» **TASK GOAL**
Copy out each line of the entries where the word "Loxodonta" is present.
[[ PROVIDED RECORDS open ]]
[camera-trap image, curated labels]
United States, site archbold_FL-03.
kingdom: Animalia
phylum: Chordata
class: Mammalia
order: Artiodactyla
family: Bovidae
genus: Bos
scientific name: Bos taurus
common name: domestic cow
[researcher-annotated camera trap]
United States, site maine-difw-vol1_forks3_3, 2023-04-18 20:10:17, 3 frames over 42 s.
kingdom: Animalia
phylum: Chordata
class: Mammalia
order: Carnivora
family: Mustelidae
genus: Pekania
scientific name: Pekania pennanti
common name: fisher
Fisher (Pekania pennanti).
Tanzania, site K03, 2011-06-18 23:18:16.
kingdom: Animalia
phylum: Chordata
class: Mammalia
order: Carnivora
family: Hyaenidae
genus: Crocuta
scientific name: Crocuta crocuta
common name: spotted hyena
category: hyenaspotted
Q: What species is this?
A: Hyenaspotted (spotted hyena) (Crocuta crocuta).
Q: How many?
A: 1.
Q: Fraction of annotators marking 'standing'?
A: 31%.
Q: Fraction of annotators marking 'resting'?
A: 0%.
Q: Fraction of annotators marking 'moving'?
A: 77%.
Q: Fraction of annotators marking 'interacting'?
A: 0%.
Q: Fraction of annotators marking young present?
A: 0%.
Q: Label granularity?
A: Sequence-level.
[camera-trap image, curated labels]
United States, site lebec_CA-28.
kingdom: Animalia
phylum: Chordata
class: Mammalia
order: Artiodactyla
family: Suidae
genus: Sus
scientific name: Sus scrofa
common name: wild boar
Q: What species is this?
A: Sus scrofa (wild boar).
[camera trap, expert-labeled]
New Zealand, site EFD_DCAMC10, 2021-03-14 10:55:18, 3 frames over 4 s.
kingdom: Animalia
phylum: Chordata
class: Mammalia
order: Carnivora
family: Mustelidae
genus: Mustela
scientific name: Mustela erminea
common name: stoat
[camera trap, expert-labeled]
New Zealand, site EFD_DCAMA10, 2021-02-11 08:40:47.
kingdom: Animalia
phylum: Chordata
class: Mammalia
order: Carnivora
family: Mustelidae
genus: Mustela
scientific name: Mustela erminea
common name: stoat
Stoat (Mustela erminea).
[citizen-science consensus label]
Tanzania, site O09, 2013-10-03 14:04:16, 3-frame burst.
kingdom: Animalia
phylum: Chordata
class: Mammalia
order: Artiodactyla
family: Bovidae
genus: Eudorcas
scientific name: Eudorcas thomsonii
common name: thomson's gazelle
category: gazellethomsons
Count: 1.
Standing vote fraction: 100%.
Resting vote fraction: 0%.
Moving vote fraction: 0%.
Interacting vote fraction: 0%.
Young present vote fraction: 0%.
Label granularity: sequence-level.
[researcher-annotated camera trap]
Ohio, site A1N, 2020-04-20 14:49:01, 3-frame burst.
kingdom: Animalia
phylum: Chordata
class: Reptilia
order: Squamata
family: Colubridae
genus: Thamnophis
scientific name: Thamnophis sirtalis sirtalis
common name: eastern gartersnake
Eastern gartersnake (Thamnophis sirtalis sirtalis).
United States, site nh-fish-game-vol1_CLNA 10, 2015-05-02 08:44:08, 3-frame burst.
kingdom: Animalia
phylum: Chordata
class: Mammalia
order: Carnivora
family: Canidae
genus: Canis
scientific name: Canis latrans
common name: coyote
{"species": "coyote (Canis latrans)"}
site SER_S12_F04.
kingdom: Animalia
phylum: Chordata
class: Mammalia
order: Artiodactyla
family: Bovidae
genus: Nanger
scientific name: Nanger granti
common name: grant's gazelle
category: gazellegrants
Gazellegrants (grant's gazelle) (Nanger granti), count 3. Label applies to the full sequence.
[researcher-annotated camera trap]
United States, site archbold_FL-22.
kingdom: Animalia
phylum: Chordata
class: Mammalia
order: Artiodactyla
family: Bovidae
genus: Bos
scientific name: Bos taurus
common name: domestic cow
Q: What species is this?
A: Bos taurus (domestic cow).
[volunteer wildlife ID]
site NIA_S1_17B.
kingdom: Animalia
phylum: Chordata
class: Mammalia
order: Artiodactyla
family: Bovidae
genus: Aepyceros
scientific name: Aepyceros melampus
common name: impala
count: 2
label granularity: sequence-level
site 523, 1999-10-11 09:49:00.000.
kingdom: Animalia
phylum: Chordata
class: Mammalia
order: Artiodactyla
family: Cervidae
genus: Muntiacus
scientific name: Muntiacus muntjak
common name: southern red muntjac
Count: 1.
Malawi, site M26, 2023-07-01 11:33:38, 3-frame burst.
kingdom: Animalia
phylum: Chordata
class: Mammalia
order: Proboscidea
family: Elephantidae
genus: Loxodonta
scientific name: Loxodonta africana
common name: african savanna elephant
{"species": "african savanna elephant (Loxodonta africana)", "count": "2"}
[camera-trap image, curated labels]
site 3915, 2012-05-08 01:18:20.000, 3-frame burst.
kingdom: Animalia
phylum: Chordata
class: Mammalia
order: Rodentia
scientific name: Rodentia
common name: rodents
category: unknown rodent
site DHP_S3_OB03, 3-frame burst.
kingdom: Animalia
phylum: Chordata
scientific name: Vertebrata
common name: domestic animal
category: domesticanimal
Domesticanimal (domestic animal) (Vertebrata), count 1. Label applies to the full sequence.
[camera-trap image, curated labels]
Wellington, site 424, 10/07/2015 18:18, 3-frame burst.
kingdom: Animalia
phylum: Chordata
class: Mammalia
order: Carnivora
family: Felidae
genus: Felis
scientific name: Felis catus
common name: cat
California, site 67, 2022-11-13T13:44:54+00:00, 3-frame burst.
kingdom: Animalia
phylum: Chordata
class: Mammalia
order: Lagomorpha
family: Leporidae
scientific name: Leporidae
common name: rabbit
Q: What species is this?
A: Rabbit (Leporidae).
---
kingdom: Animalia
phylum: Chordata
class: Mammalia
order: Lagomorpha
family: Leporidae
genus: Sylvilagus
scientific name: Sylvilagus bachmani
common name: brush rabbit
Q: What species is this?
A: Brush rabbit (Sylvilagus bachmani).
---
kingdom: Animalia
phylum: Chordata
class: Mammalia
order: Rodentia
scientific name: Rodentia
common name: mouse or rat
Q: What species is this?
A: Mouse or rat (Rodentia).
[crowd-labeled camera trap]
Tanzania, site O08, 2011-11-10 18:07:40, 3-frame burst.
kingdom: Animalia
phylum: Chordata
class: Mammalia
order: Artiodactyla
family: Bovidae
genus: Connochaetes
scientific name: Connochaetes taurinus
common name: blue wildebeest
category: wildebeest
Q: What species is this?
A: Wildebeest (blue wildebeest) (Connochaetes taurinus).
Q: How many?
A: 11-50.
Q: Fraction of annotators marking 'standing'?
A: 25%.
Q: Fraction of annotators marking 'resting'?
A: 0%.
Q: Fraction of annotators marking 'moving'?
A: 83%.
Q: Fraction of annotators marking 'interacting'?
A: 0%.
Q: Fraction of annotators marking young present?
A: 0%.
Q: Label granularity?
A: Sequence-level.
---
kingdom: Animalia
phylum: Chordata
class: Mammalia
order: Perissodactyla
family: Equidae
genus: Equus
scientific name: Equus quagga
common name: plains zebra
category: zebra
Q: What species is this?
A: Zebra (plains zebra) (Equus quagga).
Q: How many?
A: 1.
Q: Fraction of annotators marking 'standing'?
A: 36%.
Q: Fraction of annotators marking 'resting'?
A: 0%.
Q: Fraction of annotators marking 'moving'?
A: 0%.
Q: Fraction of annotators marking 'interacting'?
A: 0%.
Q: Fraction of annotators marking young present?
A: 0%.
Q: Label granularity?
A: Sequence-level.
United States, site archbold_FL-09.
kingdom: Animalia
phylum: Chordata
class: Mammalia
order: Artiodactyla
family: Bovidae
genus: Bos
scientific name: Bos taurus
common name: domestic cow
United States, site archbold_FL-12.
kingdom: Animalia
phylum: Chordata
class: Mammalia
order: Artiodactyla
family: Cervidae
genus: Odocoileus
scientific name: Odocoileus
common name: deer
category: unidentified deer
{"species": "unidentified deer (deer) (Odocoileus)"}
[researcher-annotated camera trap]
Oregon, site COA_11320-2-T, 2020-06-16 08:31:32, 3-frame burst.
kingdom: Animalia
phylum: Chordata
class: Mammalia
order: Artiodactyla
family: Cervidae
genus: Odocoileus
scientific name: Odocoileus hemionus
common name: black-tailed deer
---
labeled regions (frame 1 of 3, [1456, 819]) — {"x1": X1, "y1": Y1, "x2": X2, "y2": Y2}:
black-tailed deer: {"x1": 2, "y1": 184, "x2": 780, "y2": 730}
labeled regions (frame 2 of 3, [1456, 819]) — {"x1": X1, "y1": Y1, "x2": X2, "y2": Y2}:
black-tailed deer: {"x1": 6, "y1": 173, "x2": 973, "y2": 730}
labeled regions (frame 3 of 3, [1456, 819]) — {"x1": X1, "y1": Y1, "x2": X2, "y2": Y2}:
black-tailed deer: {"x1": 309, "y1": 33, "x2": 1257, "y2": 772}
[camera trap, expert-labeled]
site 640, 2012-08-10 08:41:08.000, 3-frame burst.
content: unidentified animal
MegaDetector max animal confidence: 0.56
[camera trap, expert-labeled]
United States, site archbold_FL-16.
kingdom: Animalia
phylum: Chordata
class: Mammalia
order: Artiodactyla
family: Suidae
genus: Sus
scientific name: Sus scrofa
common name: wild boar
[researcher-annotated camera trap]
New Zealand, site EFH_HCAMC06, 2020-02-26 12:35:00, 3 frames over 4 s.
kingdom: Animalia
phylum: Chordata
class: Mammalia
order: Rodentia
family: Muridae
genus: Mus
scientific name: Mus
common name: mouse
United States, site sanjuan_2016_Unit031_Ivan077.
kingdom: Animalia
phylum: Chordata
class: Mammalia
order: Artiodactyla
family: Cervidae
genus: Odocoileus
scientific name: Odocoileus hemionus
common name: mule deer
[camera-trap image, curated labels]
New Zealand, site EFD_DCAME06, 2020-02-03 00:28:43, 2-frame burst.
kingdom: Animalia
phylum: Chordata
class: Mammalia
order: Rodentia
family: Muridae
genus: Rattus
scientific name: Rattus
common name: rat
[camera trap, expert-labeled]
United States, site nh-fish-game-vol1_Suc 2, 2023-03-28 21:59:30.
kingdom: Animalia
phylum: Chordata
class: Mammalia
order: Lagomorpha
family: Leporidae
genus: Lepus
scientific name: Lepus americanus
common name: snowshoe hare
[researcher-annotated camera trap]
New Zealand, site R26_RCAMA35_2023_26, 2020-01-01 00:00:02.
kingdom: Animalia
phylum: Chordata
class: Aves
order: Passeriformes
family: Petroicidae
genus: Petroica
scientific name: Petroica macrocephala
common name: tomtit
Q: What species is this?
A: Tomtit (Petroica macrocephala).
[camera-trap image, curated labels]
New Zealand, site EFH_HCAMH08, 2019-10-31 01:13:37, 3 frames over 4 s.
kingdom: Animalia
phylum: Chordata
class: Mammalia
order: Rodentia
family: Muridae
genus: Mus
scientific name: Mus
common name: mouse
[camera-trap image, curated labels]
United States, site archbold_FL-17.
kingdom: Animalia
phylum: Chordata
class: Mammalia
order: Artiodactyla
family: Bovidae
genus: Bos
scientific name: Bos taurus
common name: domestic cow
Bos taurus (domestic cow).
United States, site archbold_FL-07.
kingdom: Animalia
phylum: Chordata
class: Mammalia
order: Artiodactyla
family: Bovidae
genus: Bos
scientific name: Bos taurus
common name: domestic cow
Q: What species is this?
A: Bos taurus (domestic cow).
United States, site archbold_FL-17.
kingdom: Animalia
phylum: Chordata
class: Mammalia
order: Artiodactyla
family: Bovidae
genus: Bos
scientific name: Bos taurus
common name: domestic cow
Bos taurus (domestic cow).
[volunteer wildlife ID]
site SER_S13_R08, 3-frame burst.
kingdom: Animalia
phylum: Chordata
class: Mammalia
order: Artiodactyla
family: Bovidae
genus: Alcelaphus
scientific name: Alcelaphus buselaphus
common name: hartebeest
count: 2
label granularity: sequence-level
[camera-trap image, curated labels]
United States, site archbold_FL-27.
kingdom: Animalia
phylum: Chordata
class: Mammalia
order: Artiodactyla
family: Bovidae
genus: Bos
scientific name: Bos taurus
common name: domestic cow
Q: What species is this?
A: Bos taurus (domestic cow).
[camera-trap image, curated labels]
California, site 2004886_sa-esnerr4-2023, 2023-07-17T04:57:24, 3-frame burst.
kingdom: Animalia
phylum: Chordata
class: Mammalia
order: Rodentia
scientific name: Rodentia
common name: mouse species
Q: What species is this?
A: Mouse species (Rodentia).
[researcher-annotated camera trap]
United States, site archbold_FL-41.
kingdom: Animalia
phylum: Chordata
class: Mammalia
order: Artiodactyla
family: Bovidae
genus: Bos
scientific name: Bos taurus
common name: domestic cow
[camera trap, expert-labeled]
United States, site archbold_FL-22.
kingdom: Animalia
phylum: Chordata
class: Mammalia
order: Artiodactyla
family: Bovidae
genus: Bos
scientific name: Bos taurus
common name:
[[ PROVIDED RECORDS closed ]]
» **RESULT OF THE TASK**
genus: Loxodonta
scientific name: Loxodonta africana
{"species": "african savanna elephant (Loxodonta africana)", "count": "2"}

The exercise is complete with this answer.